All the same, reports of unicorns kept popping up:
The Swedish naturalist Anders Sparrman said unicorns were common near the Cape of Good Hope and was presented with a horn… Philip Goss of the Royal Society questioned a witness in Mozambique about the ndzoodzoo, which was about the size of a horse, had a single horn and was extremely swift. The horn, he was told, folded up when the animal was asleep. Explorer Dr Eduard Ruppell was told of herds of them in Sudan. In 1848, Louis Ducoret fleeced the French Service de Missions of thousands of francs to find one on the grassy plains around Lake Chad.
Finally, the British diplomat and explorer Sir Harry Hamilton Johnston, who headed a Royal Society scientific expedition to East Africa, spent 17 years in the region in the late 19th century hoping unsuccessfully to find a unicorn.
In his piece, Pinnock notes, perhaps wryly, that the unicorn “holds the record of the longest history of any mammal that never existed”. It was striking to me that the history of unicorns goes so far back into our culture, and has persisted for so long. Perhaps we do need to believe in some idea of purity.

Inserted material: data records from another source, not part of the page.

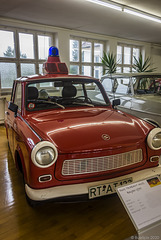 P601 Trabant AWZ - Automuseum Engstingen ... P.i.P. (© Buelipix)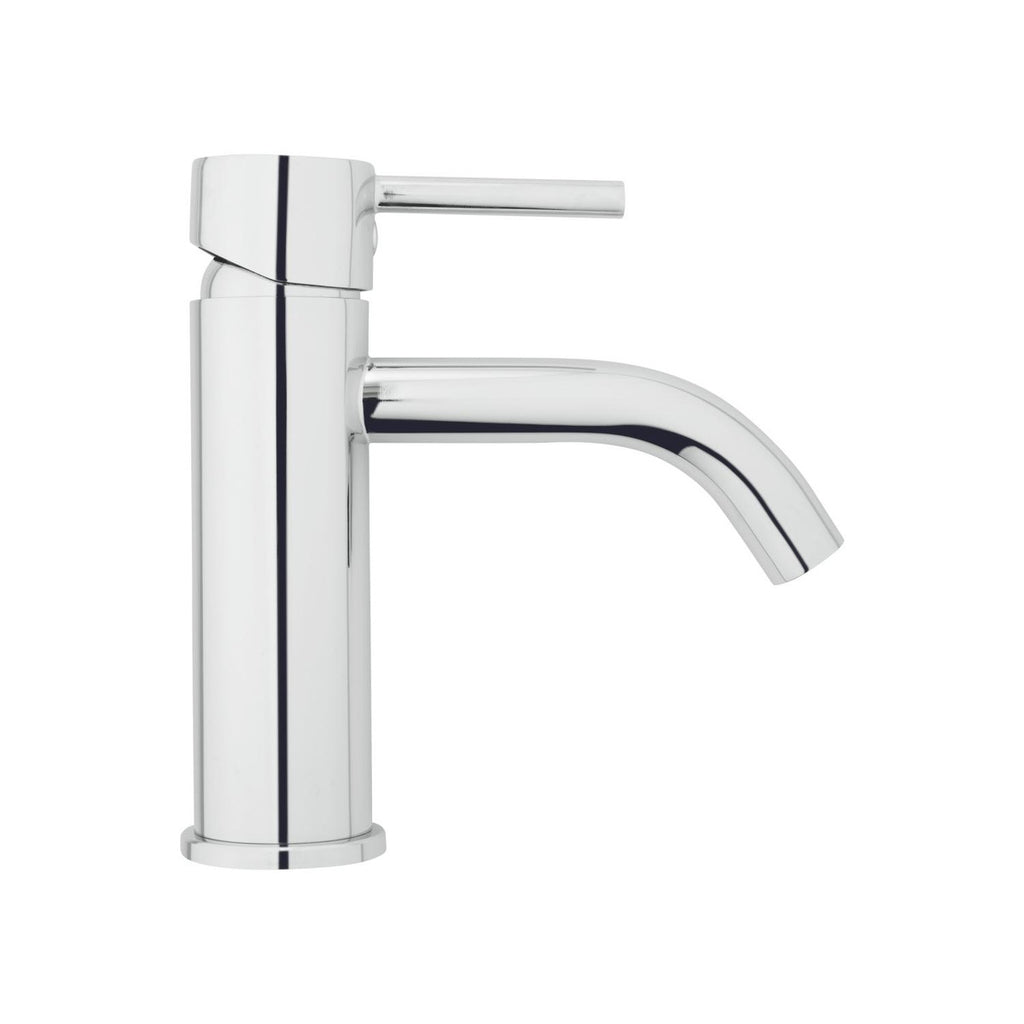 Livarno Home Basic Mixer Tap with Eco-Flow Function, Chrome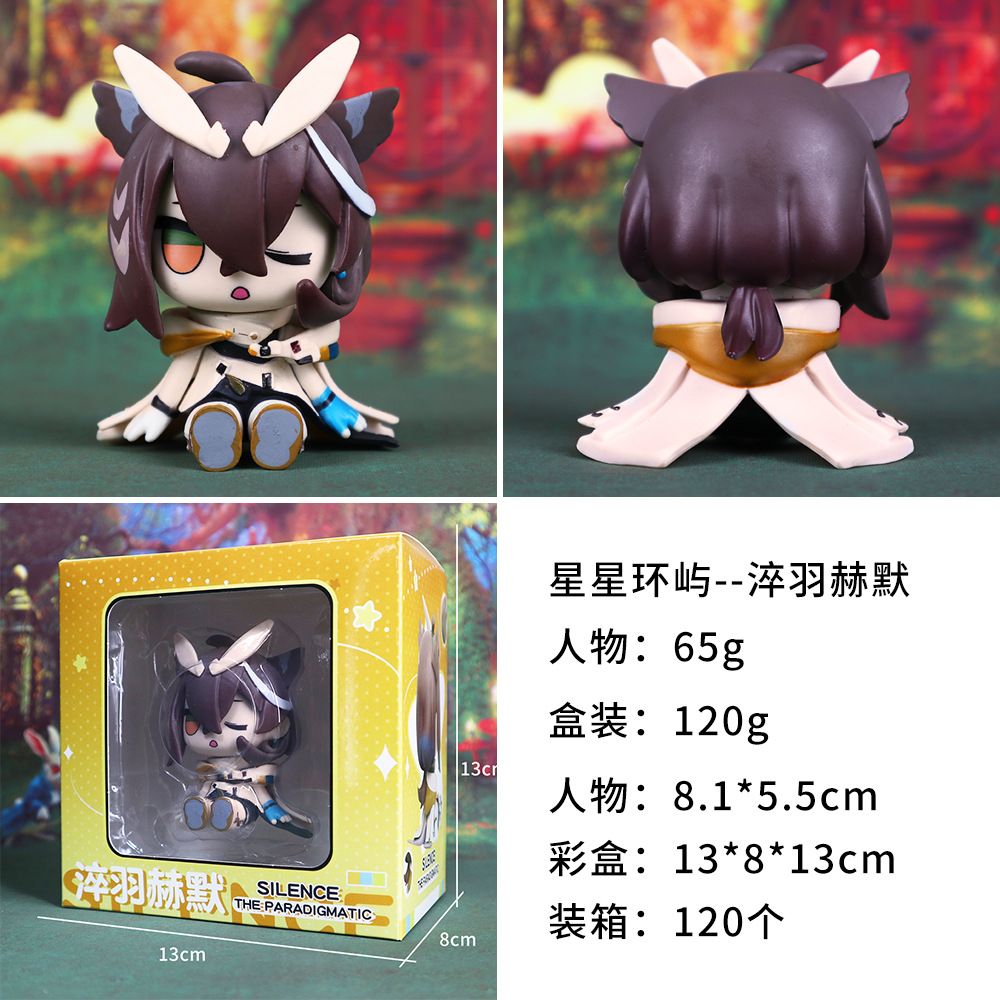 Statuette in posa seduta, arti - Anime Related Merchandise recensione e prezzo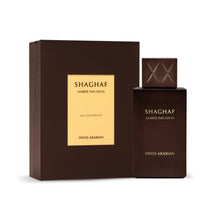 Load image into Gallery viewer, Swiss Arabian Shaghaf Amber Infusion Eau De Parfum EDP 75 ml
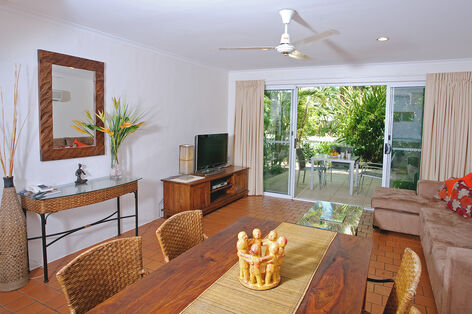 Port Douglas Accommodation Macrossan Street Four Mile Beach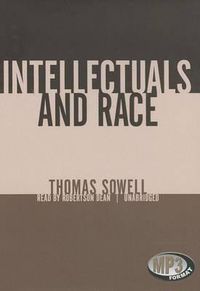 Cover image for Intellectuals and Race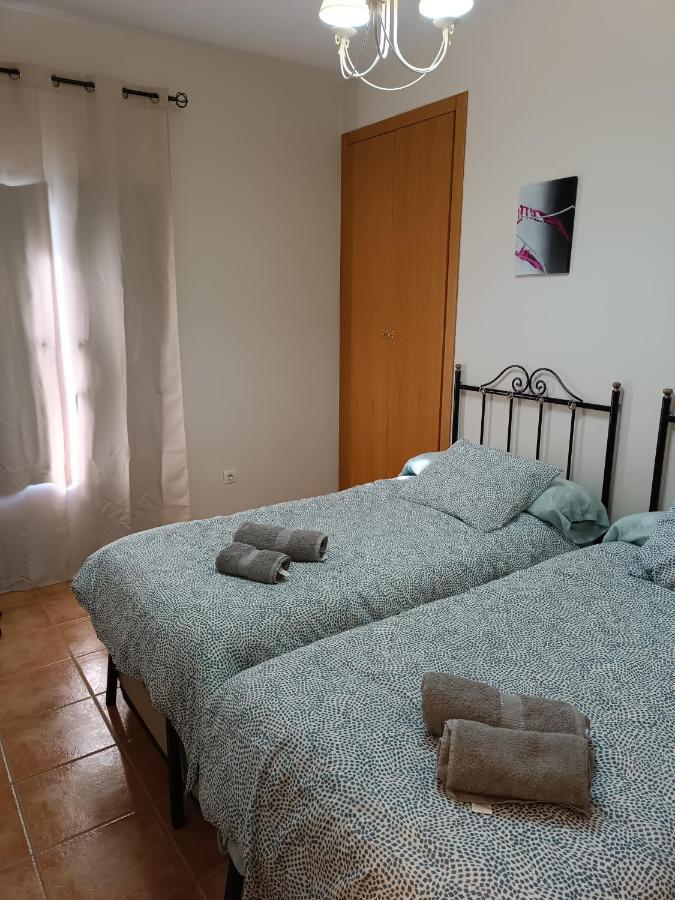 Apartamento Rural Duplex Del Monte Казалла де ла Сиерра Экстерьер фото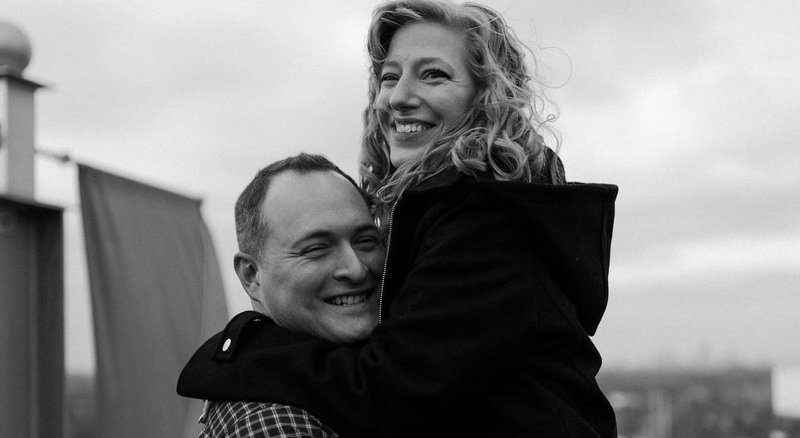 Hillary Collins and Justin Throgmorton's Wedding Website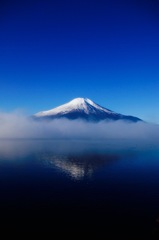 霧富士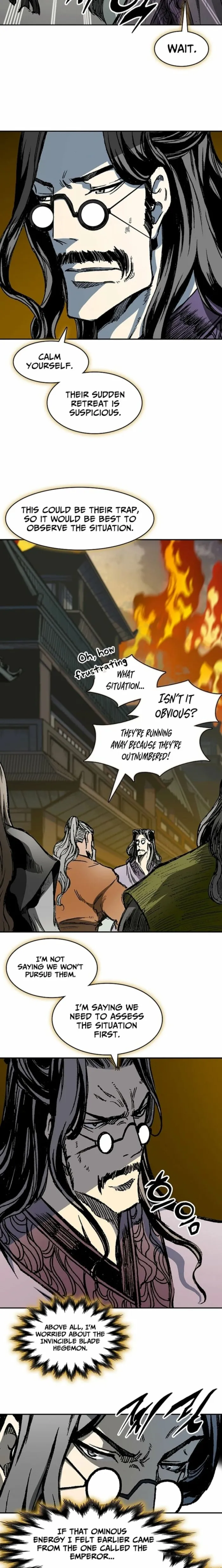 Read Memoir Of The King Of War Manga Online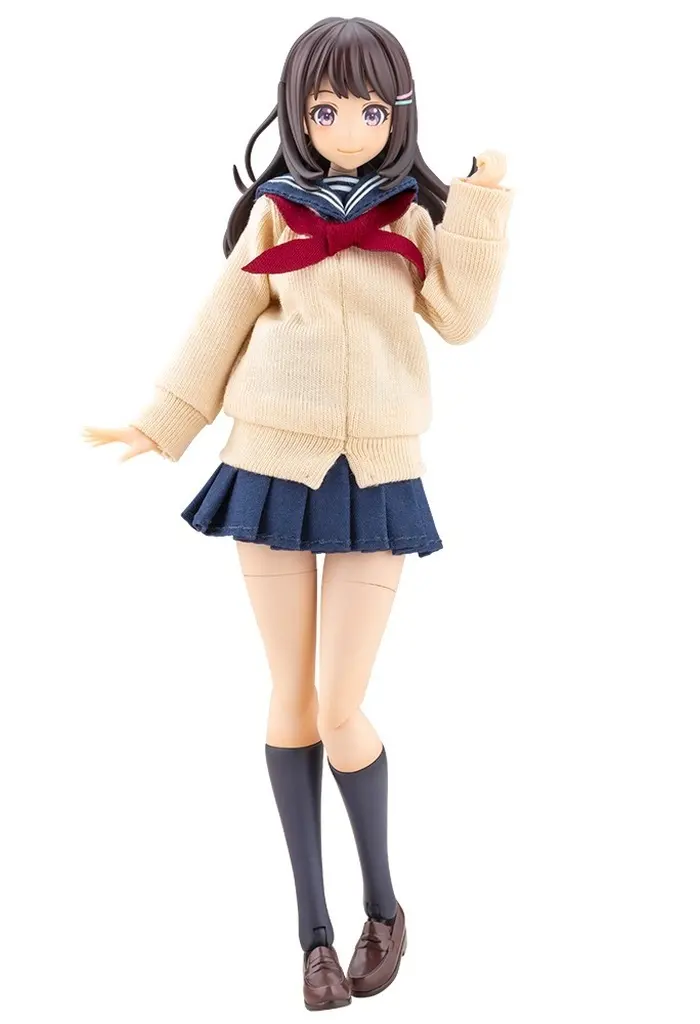 Plastic Model Kit - SOUSAI SHOJO TEIEN / Madoka Yuki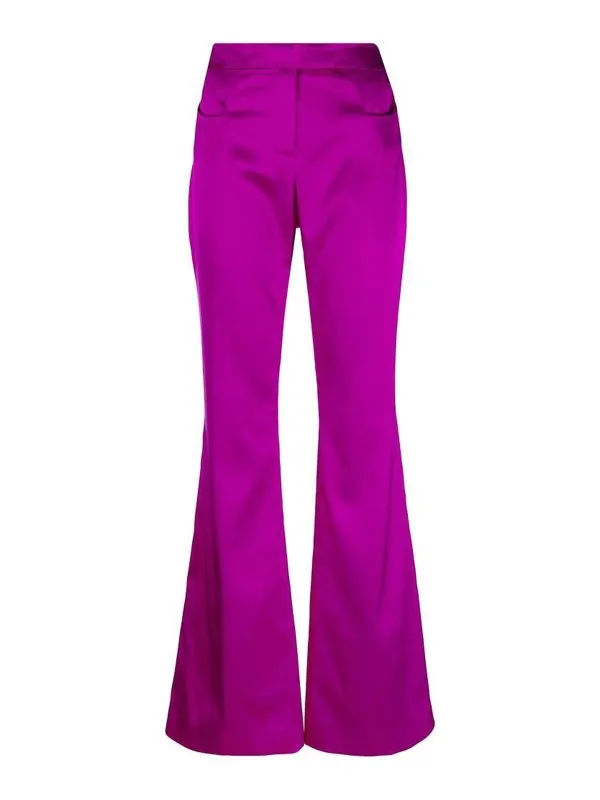 Tom Ford Pantalons Décontractés - Violet | FAX945PAW545DP594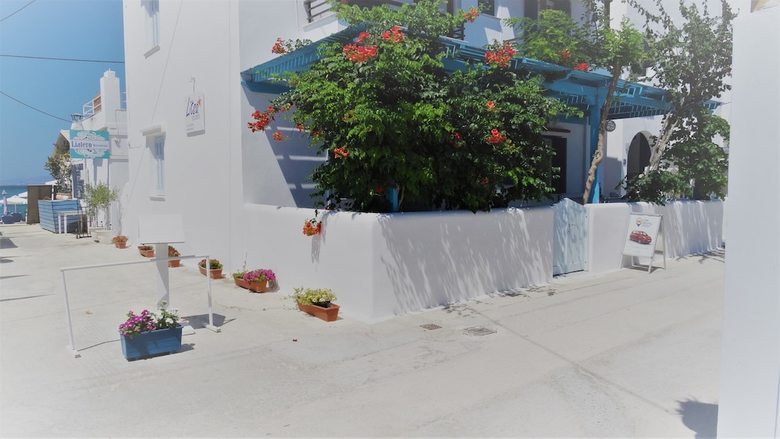 Apartamento Litsa Studios
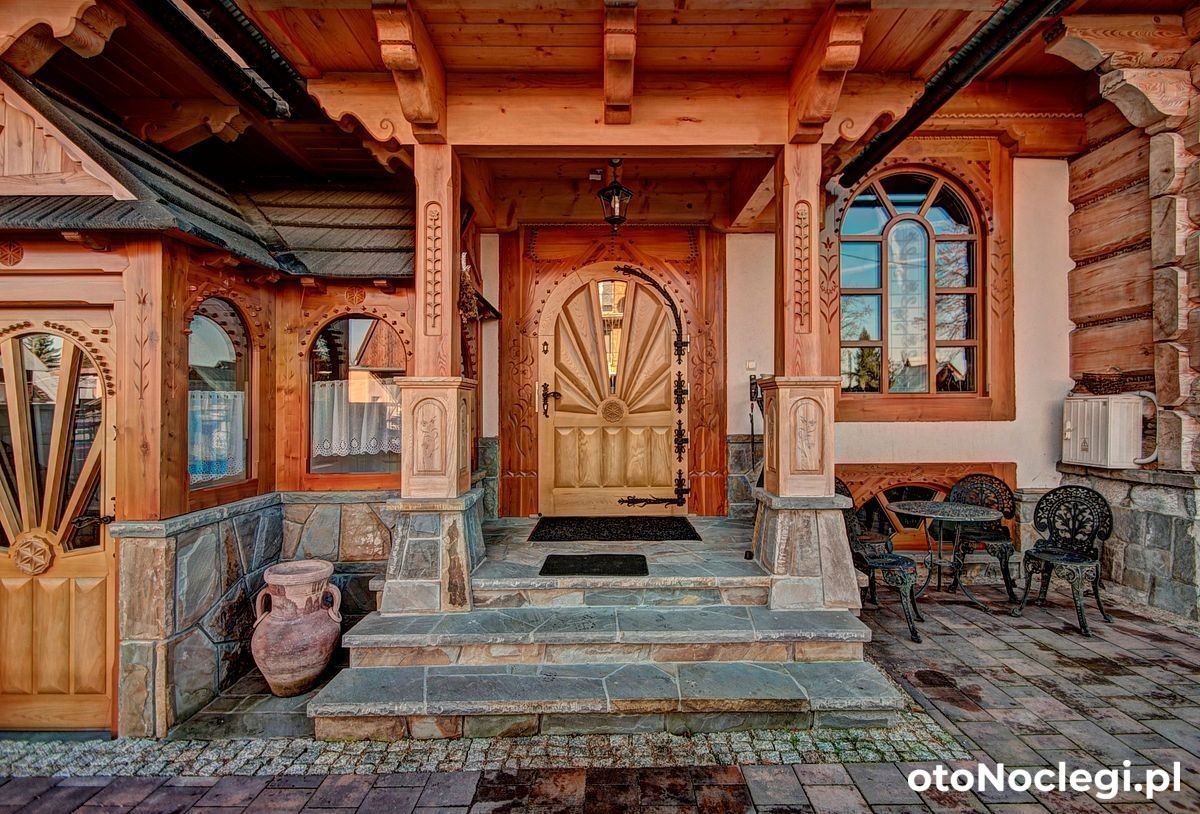 Willa Topór Witów (59)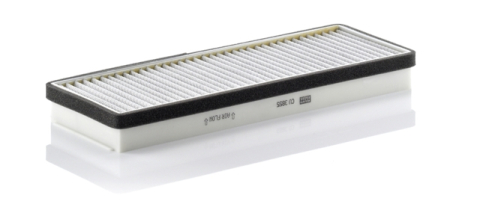 Filtre habitaclu - Filtru habitaclu Mann-Filter CU3855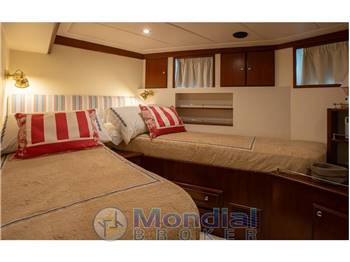 NORTLAND DUCHT YACHT BUILDERS DE VRIES LENTSCH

Update: ChatGPT does Dickens
Inventive pieces about ChatGPT just keep on coming. This time Henry Oliver plays with the software to write a scene in the style of Dickens between two Dickens characters from different books. Oliver’s article is interesting for two reasons. First, he’s open about the extent of the guidance he had to give the software to produce a decent outcome. It took him a while.
Secondly, he opens up an interesting question: Will ChatGPT open up a new chapter in fan fiction:
Perhaps there is a future new job emerging here. This has significant potential for use creating scripts based on novels. And for someone who knows the material, this seems to offer new ways of writing the sort fiction that carries on where famous authors left off. Is fan fiction about to become a more creative and significant genre?